**WORK INSTRUCTION A**
In the essay about the pink ice ring, how much did it cost to have the ring tightened and polished?
**WORK INSTRUCTION B**
Write the next part of the essay about the pink ice ring, picking up after its final sentence.

**TEXT BLOCK**
____________

My ring reminds me that my parents’ love is always with me. I used to wear my pink ice ring on my left hand ring finger. On September 11, 1997, it got moved over to my right hand to make room for my engagement ring. Just as a daughter’s love for her mother and father – and their love for her – never goes away, neither will my pink ice ring. I will always have a place for it. It may get “moved over”, but it never gets “put away” for good.
I got my rings repaired last week. My wedding rings had gotten too small – a half size too small – thanks to my last pregnancy. Or maybe it was thanks to fifteen years and five pregnancies? Anyway, it was so exciting to get them repaired! The pink heart ring was given to me by my parents when I was sixteen. I had circled it in a catalog and placed it strategically in their path. A subtle hint of what I was hoping to get for Christmas. My tactic worked, because I got it! It was called “Pink Ice”. Don’t you just love that name? When I was sixteen, “pink ice” was all the rage. This ring is special because my parents gave it to me so long ago. It is also special because it saved my finger.
It’s an interesting story. My husband and I got married on Friday, January 2, 1998. On Sunday, January 4, 1998, we went to our first church service as husband and wife. We had borrowed his dad’s brown Chevy truck for some reason. As I was climbing into the truck, I placed my right hand on the edge of the roof for support as I got in the passenger side. Terry was opening the door for me. I hadn’t yet moved my hand when BAM! He slammed the door before I’d moved! The weight of the door came crushing against my ring finger on my right hand, squeezing my pink ice ring tightly around my finger. I pulled my hand out, somehow, and sat hunched over in the seat. He didn’t even know what he’d done until he got in to drive. One look at my ring – and finger – and he was aghast! He helped me pull it off and off we went to church. Later, he took some pliers and pulled the ring back into more of a circle shape. Miraculously, it didn’t damage the stone! It did loosen it, though, so I was very careful when wearing it from then on. Finally, fear of losing the stone became too great. I stored it away for safe keeping until I could get the stone tightened.
You know how inconvenient it is to go to a jewelry store to get a pink ice ring repaired? Well, it must have been hard for me, because it took thirteen years! When Terry said, “Let’s get your wedding rings fixed.” I immediately remembered my pink ice ring, patiently waiting in my small brown jewelry box. It cost me only $4 to have it tightened and polished! I now have the pleasure of wearing it once again!

____________

**INFORMATION SHOWN**
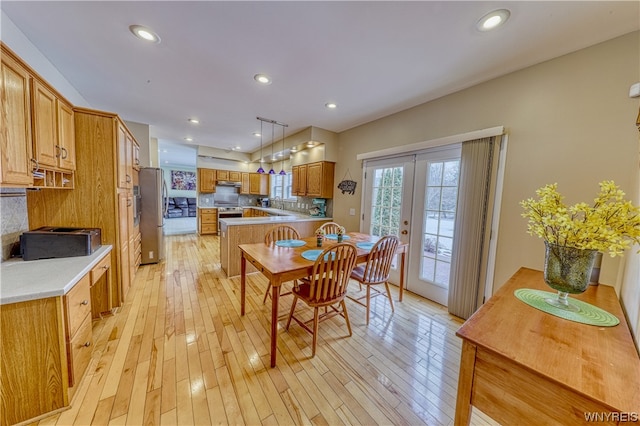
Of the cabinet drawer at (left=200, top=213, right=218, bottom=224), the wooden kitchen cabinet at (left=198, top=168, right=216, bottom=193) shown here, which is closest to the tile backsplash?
the cabinet drawer at (left=200, top=213, right=218, bottom=224)

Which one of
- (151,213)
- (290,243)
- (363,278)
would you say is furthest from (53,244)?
(363,278)

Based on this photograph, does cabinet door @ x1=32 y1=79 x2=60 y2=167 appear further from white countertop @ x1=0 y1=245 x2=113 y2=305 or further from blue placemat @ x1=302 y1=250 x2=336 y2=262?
blue placemat @ x1=302 y1=250 x2=336 y2=262

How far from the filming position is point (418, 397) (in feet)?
5.18

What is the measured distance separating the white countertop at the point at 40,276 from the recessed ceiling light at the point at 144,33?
191cm

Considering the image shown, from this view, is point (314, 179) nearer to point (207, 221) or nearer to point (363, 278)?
point (363, 278)

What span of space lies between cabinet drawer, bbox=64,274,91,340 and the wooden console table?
2206 millimetres

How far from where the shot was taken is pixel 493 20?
1568 millimetres

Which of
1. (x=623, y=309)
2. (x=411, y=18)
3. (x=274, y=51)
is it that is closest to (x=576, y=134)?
(x=623, y=309)

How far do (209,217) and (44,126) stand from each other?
5348mm

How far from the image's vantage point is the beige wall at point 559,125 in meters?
1.68

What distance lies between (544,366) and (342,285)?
1.44 m

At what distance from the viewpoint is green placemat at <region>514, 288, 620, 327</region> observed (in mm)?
1050

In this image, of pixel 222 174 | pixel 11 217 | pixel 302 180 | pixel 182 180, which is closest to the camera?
pixel 11 217

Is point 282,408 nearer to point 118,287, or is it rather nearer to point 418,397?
point 418,397
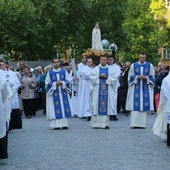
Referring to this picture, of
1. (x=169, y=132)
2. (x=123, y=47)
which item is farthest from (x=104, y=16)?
(x=169, y=132)

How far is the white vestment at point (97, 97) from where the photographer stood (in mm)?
15172

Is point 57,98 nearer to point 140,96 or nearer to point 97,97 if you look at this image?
point 97,97

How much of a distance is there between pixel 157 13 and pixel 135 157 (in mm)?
46829

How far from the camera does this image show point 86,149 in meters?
11.0

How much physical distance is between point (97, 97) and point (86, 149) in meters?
4.50

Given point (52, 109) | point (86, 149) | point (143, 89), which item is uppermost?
point (143, 89)

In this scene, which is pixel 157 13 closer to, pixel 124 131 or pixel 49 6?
pixel 49 6

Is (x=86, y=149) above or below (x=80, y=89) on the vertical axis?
below

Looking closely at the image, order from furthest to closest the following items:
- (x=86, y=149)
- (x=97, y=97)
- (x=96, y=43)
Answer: (x=96, y=43) < (x=97, y=97) < (x=86, y=149)

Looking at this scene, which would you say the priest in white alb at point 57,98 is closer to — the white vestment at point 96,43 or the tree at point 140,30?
the white vestment at point 96,43

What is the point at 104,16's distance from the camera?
4872cm

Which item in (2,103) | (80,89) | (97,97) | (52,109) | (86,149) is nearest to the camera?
(2,103)

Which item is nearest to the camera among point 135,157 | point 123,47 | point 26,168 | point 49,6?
point 26,168

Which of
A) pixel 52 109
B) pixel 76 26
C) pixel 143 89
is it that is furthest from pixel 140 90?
pixel 76 26
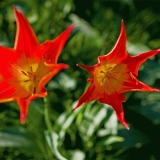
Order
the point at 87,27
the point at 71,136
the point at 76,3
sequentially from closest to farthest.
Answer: the point at 71,136, the point at 87,27, the point at 76,3

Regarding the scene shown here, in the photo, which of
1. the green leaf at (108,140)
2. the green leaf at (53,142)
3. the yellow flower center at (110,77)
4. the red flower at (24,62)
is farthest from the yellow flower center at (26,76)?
the green leaf at (108,140)

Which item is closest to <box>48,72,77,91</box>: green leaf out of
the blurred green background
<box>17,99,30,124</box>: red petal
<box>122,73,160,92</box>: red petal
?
the blurred green background

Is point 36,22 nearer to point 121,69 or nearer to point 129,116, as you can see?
point 129,116

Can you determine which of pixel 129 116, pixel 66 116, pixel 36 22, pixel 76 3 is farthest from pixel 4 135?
pixel 76 3

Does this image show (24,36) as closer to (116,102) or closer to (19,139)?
(116,102)

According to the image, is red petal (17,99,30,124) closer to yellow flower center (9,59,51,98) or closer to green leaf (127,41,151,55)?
yellow flower center (9,59,51,98)

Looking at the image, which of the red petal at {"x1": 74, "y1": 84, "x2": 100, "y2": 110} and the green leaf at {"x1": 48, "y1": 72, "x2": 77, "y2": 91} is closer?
the red petal at {"x1": 74, "y1": 84, "x2": 100, "y2": 110}

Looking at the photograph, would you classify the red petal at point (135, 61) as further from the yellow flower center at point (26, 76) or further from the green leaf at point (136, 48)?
the green leaf at point (136, 48)
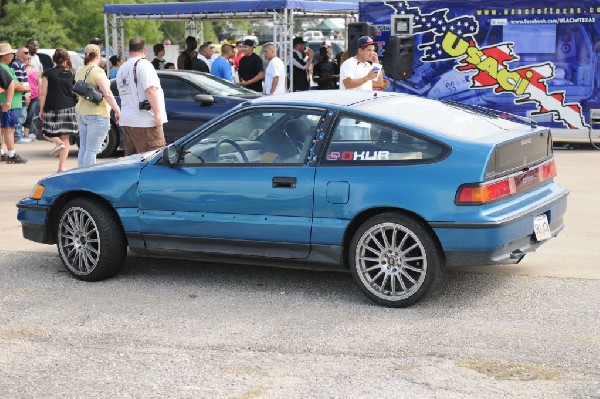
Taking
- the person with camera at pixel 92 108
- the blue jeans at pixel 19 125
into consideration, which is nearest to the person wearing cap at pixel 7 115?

____________

**RESPONSE A**
$4

**RESPONSE B**
My pink ice ring is a special to me in many ways:
It is a reminder of my parents’ love. They bought it for me just because I wanted it. It was not a symbol of purity, like many girls get from their parents, it was a symbol of unconditional love. Though, purity was something my parents taught me with their lives, that’s not what this gift meant. I just meant “love”. (And I did go to my wedding altar pure.)
My ring is a reminder of the strength of my parents’ love. My parents had to be strong to raise me. Just as my ring withstood the pressure of a truck door slamming against it, my parents withstood my stubbornness, lovingly guiding me onto the path of life.
My ring reminds me of the beauty of my parents’ love. Dad is in heaven now, but whenever my ring catches a gleam of light and reflects it, I remember the twinkle of his eyes. With every sparkle of sunlight shining onto the pink stone, I’m reminded of the spark of my mother’s wit and wisdom.
My ring reminds me of the stability of my parents’ love. The dolls they gave me are stored away, some of them have a few stains. Though I do still enjoy looking at them and remembering my childhood, that part of me didn’t last. The host of other toys they bought me are long gone, too! But the gold of my ring has lasted. The beauty of the pink, sparkly stone is something I still think is pretty. I will love it, and enjoy it, until the day I die. Just like the love of a mother and father for their child. It has stood the tests of time, the trials of life, and it will last.